Willkommen! Anmelden Ein neues Profil erzeugen

Erweiterte Suche

Operante Konditionierung für Menschen?

geschrieben von Katrin+Vlin(YCH) 
Operante Konditionierung für Menschen?
29. Januar 2000 17:58

Hallo Clicker-Experten,

bei meinem neuesten Anliegen dreht es sich zwar nicht um Hunde, aber vielleicht hat doch der eine / die andere eine Idee.

Also es ist so: ich habe Schwierigkeiten bei einer meiner Schulklassen. Es handelt sich um 18 Jungen und 4 Mädchen, ca. 15-16 Jahre alt (9. Klasse Gymnasium). Die Klasse ist insgesamt sehr unruhig, zwar ganz nett und in meinem Fach Französisch auch ganz gut, aber wahnsinnig anstrengend. Ich habe wohl zu Anfang des Schuljahres den Fehler gemacht, nicht "streng" genug mit Strafen und so aufzutreten (das liegt mir nämlich nicht so), und jetzt habe ich sozusagen den Salat, dass während des Unterrichts immer ein gewisser Geräuschpegel herrscht, der mich sehr stört.

Meine Frage: könntet ihr euch vorstellen, da mit operanter Konditionierung was zu erreichen? Wenn ja, was und wie? Gestern (freitags ist es immer besonders schlimm) habe ich mich, als es mir zu dumm wurde, einfach wortlos auf einen Stuhl gesetzt und an die Decke gestarrt ("unerwünschtes Verhalten ignorieren"winking smiley. Erst als absolute Stille im Raum herrschte, habe ich den Unterricht fortgesetzt. Das kann aber Minuten dauern, und ich habe die Befürchtung, dass die Schüler, sobald sie merken, dass ihnen nichts passiert, diese Zeit dann beliebig für Privatgespräche und andere Aktivitäten ausdehnen.

Hat jemand eine Idee?

Grüße
Katrin + Vlin (den es diesmal aber nichts angeht)


30. Januar 2000 15:30

Ich würde den Schüler klar machen, dass jeder für seine eigene Zukunft in der Klasse ist und dass sie die Zeit nützen sollen zum arbeiten. Wenn jemand mit einem Kameraden ein privates Gespräch führen will, so solle er mit seinem Kollege, während dem Unterricht das Zimmer verlassen und sich mit diesem ausdiskutieren. Du verlangst, dass man im Zimmer ruhig ist, für die die was lernen wollen, aber Du verlangst nicht, dass man aktiv am Unterricht teilnehmen muss. Jeder der später gut vorbereidet sein will, für die Zukunft, dem versuchst Du zu helfen, die anderen sollen es sein lassen.

────

● AUFGABENSTELLUNG:
Kopiere aus dem Text zur operanten Konditionierung den Abschnitt von "Willkommen! Anmelden Ein" bis "andere eine Idee." wortgetreu. Die Einträge stammen aus einer anderen Quelle.

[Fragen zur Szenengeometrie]
────

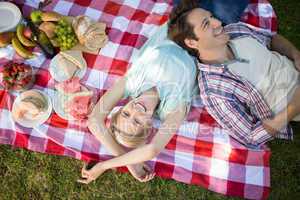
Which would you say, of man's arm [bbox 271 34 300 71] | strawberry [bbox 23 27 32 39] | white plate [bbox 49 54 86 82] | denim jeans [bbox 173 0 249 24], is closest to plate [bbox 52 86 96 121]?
white plate [bbox 49 54 86 82]

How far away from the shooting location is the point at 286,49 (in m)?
3.22

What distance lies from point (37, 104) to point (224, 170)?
154cm

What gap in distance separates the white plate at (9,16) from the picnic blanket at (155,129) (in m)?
0.18

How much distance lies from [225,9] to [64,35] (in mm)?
1311

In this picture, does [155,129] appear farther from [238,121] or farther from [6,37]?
[6,37]

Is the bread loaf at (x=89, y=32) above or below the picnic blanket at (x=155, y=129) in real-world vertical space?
above

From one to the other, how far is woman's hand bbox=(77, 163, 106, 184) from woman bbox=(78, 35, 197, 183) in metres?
0.08

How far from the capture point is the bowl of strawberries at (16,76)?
3248mm

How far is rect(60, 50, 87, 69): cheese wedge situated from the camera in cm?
341

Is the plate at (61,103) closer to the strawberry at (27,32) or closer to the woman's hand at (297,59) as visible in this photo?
the strawberry at (27,32)

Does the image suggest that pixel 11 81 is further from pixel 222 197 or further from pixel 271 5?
pixel 271 5

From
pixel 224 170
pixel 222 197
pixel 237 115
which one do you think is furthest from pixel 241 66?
pixel 222 197

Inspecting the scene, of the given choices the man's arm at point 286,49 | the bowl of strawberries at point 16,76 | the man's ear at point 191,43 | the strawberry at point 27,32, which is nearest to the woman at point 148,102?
the man's ear at point 191,43

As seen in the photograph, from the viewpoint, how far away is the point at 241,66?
2.95 metres
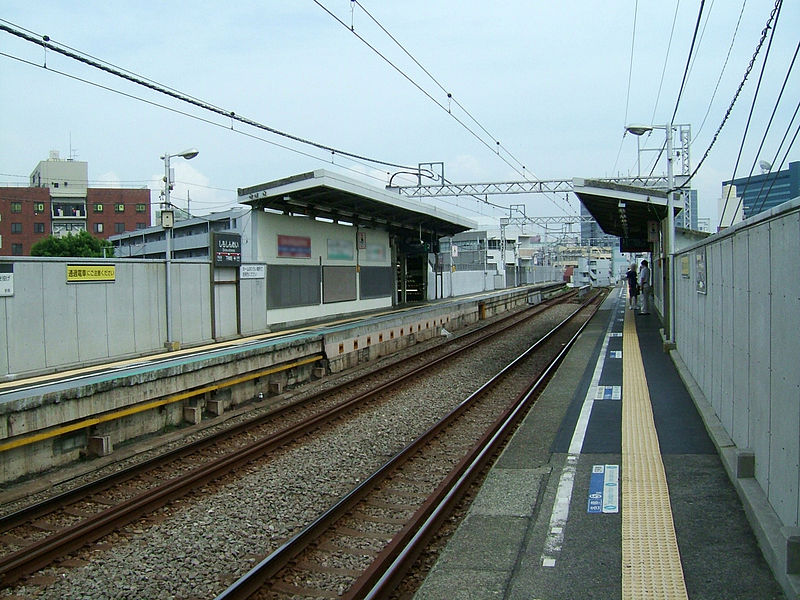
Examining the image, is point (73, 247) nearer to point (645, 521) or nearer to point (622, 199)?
point (622, 199)

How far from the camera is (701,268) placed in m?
8.12

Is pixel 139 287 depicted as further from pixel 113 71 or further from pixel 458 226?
pixel 458 226

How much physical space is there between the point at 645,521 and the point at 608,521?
0.91ft

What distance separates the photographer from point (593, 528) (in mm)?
5074

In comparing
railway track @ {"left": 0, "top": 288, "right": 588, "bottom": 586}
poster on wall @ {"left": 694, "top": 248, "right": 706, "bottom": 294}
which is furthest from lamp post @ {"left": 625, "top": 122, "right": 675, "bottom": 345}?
railway track @ {"left": 0, "top": 288, "right": 588, "bottom": 586}

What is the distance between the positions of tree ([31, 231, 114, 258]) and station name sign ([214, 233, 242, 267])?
34924mm

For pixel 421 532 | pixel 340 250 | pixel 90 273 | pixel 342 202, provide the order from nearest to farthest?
pixel 421 532 < pixel 90 273 < pixel 342 202 < pixel 340 250

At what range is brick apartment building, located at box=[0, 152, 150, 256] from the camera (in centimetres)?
6600

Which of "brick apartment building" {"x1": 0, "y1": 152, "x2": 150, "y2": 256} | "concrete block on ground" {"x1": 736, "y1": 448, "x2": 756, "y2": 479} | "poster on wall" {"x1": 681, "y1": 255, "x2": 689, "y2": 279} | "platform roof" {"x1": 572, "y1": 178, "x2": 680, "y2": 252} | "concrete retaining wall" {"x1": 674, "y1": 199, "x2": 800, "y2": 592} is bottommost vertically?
"concrete block on ground" {"x1": 736, "y1": 448, "x2": 756, "y2": 479}

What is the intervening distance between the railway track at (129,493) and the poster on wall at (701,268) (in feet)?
18.1

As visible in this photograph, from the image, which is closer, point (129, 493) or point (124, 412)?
point (129, 493)

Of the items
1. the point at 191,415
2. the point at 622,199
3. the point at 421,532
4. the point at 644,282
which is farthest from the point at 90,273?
the point at 644,282

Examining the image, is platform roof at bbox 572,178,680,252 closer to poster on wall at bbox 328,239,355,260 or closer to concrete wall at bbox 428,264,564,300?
poster on wall at bbox 328,239,355,260

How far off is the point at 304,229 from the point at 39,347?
397 inches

────

● LÖSUNG:
Willkommen! Anmelden Ein neues Profil erzeugen

Erweiterte Suche

Operante Konditionierung für Menschen?

geschrieben von Katrin+Vlin(YCH) 
Operante Konditionierung für Menschen?
29. Januar 2000 17:58

Hallo Clicker-Experten,

bei meinem neuesten Anliegen dreht es sich zwar nicht um Hunde, aber vielleicht hat doch der eine / die andere eine Idee.